[Start of RAW DATA]

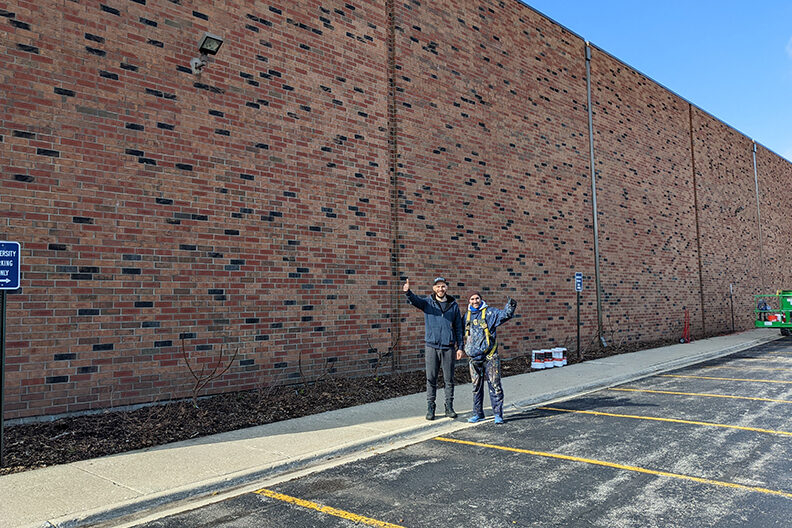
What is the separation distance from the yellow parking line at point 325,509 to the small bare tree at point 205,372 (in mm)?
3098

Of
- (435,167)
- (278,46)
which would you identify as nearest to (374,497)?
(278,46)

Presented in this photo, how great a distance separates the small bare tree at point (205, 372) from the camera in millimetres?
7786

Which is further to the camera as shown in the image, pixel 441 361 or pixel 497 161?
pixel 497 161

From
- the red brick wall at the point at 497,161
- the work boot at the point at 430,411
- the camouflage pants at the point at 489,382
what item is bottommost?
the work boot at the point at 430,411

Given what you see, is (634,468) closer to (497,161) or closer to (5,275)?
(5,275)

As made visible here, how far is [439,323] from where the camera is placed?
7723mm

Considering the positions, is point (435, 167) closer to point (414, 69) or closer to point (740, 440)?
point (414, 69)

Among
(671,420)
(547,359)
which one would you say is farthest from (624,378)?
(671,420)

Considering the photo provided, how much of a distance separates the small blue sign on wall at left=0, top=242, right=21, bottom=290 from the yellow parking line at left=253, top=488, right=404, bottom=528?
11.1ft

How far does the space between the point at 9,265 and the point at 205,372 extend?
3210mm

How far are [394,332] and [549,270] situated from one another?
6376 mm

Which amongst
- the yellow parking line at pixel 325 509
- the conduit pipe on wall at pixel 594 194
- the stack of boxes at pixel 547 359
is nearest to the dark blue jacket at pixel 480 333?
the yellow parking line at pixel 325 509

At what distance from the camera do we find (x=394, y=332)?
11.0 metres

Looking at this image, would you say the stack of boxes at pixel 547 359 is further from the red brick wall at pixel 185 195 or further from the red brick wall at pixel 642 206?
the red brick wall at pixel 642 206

[End of RAW DATA]
[Start of RAW DATA]

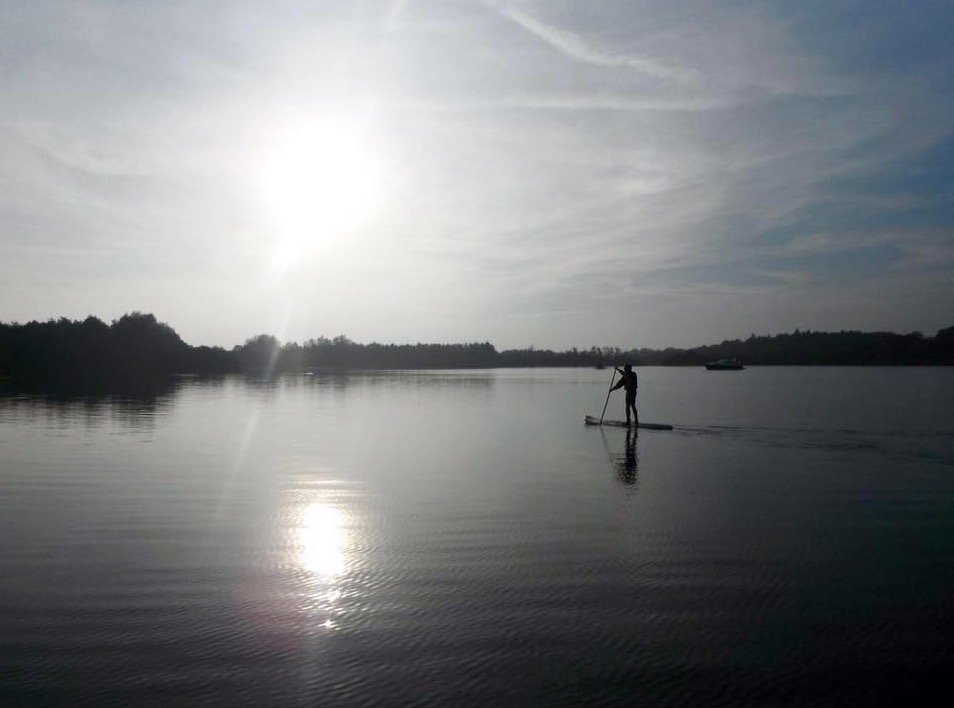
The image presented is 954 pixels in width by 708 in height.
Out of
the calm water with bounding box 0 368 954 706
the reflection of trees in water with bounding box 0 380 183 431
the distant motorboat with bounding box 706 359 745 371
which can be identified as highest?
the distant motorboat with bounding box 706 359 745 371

[End of RAW DATA]

[PROBLEM DESCRIPTION] Recast the listing lines above as a Markdown table with the columns Row and Line, starting with the line containing "At what distance" and going on through the line containing "11.0 metres". Omit blank lines.

[RESULT OF THE EXERCISE]
| Row | Line |
|---|---|
| 1 | At what distance from the camera do we find (x=394, y=332)? |
| 2 | 11.0 metres |